Gut Health, Mood Disorders part 2

There are a few simple changes you can make to your diet and lifestyle to improve the health of your digestive system. It’s much easier to take a supplement or a “healing food” than to remove a whole food group out of your diet. Sometimes removing specific foods if you have a sensitivity or food allergy will provide the biggest relief physically and mentally, but we’ll leave that topic for another today. Today we’re discussing powerful gut healing foods.

Some people have a condition known as Small Intestinal Bacterial Overgrowth (SIBO for short). The small intestine is extremely important in the digestive process since most of our food is digested in this part of the gut. The small intestine should be almost completely sterile. The popular probiotic supplements that people love to take are filled with bacteria that should be living in the large intestine, not the small intestine.  SIBO is what happens when various bacteria start living in the small intestine. This happens when your immune system is run down. Once this has happened you can continue indirectly “feeding” these bacteria via eating the wrong types of foods.

SIBO and our emotional state are very much related. I found the following quote in this article:

SIBO [small intestinal bacterial over growth] is strongly associated with depression and anxiety, while eradication of SIBO improves emotional symptoms.

SIBO can be a tricky pathology to overcome completely but everyone can start making a dent in the population of bad bacteria in their small intestines by eating a raw carrot salad every day. Ray Peat says the following:

“it is helpful to optimize bowel flora, for example with a carrot salad; a dressing of vinegar, coconut oil and olive oil, carried into the intestine by the carrot fiber, suppresses bacterial growth while stimulating healing of the wall of the intestine.

Nearly every morning for the last few months I’ve been eating a raw carrot salad covered with 1 tablespoon of melted coconut oil and a bit of salt. Since doing this I’ve noticed less smelly stools as well as some very well-formed stools. Apart from this I can’t really tell, but according to Ray Peat raw carrots have a anti-bacterial and anti-fungal effect. Apparently this is the reason why carrots never seem to go off in the fridge.

Eating your raw carrot salad with coconut oil turns it into a double whammy of anti-pathogen goodness. In the section on coconut oil in the book Perfect Health Diet the authors give a few references to the short-chain fatty acids in coconut oil having antimicrobial protection against yeast, fungi, certain parasites, certain bacteria as well as viruses such as HIV and herpes.

Bone broth is another fantastic substance which helps with digestion and gut healing. I eat bone broth every day, and usually have some with most meals. You can read more about this in my other blog posts over here and here.

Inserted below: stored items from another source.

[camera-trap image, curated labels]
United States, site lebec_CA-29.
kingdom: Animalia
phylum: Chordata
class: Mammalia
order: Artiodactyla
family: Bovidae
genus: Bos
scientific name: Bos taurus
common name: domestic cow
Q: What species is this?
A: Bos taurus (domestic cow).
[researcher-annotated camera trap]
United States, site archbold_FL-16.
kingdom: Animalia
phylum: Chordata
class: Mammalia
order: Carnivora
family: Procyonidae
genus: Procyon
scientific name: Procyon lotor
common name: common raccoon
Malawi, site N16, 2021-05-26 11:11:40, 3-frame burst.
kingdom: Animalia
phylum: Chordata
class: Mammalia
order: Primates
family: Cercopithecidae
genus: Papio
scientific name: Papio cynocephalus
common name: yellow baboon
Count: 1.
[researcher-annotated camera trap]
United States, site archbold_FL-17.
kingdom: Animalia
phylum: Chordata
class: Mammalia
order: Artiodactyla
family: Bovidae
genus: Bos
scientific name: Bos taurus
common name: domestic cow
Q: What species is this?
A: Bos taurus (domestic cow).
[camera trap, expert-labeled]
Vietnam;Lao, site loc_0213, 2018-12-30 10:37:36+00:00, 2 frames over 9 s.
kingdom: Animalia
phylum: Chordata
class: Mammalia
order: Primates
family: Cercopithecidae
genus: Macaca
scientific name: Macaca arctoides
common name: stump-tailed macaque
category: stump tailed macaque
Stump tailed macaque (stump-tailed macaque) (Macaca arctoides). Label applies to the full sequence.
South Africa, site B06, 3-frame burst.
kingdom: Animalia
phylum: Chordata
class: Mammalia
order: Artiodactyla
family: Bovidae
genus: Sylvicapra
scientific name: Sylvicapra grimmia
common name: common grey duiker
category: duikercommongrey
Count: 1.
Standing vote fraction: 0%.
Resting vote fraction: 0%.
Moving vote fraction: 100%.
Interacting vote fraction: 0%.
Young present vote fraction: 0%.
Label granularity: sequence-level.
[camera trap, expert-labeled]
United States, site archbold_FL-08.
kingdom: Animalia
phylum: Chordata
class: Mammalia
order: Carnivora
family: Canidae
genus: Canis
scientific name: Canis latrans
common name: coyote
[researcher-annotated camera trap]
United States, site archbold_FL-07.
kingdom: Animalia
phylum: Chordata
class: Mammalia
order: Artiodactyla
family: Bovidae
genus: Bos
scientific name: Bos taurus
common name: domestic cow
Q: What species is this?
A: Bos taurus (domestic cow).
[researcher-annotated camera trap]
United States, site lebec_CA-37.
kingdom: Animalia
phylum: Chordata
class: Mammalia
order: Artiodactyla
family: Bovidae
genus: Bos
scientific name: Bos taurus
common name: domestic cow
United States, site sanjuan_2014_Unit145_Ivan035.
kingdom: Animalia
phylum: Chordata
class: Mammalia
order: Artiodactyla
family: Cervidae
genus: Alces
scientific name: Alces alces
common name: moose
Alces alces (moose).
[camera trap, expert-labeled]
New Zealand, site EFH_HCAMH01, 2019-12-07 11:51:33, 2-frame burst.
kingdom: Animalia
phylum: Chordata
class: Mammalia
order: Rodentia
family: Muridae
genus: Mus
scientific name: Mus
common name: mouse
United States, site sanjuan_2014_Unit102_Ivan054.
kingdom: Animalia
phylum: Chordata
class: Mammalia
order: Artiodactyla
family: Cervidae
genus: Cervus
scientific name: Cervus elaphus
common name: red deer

Vitamin A is also extremely important for gut health. Dr. Natasha Campbell-McBride devotes an entire chapter to it in her book Gut and Psychology Syndrome.   She says the following:

As we have already discovered, poor digestion causes vitamin A deficiency. But vitamin A deficiency can cause cause digestive problems. In fact gut disease is one of the symptoms of vitamin A deficiency, because the gut lining is one of the most active sites of cell production, growth and differentiation. Neither of these processes can happen properly without a good supply of vitamin A. Leaky gut and malabsorption are the typical results of vitamin A deficiency.

What are good sources of vitamin A? The best sources of vitamin A are animal livers of all kinds, egg yolks, butter and cod liver oils. The orange and yellow plant foods are good sources of beta-carotene, which is a vitamin A precursor. Unfortunately the conversion process from beta-carotene to vitamin A is dependent on many other vitamins and minerals and doesn’t always work very well. It’s better to get your vitamin A form animal sources.

Personally, I find chicken livers to be a very palatable source of vitamin A. 1 tub(250g) per week is more than enough. I also sometimes eat lamb liver for variation and six to twelve egg yolks per week. If you don’t like the taste of chicken livers it’s probably because you need to find a better recipe. Unfortunately most of us grew up without eating animal organs so the taste of the more unusual animal parts, like liver, can be quite a shock to the system. Nothing a good recipe can’t fix though!

If you just can’t seem to adapt to liver then a decent cod liver oil is your next best bet and is very easy to take.

Vitamin A will also help you with your mood problems (very much so in fact). Consuming lots of vitamin A has helped me an incredible amount.

One more group of foods I can heartily recommend for gut health are the orange fleshed, starchy vegetables like sweet potatoes, butternut and pumpkin. These vegetables are the cornerstones for getting your carbohydrate calories in on diets like the paleo and GAPS diet (minus the sweet potatoes if you’re doing this one). These carb sources provide good energy in the form of starch and sugars with a very minimal amount of gut irritants and toxins. Most vegetables and defnitely all grains and legumes have antinutrients and lectins in them that are harmful to our gut.

Good luck with the orange fleshed veggies, carrots, vitamin A and bone broth. I’m sure it will make a huge difference in digestive health and hence your mood and hence your overall well-being.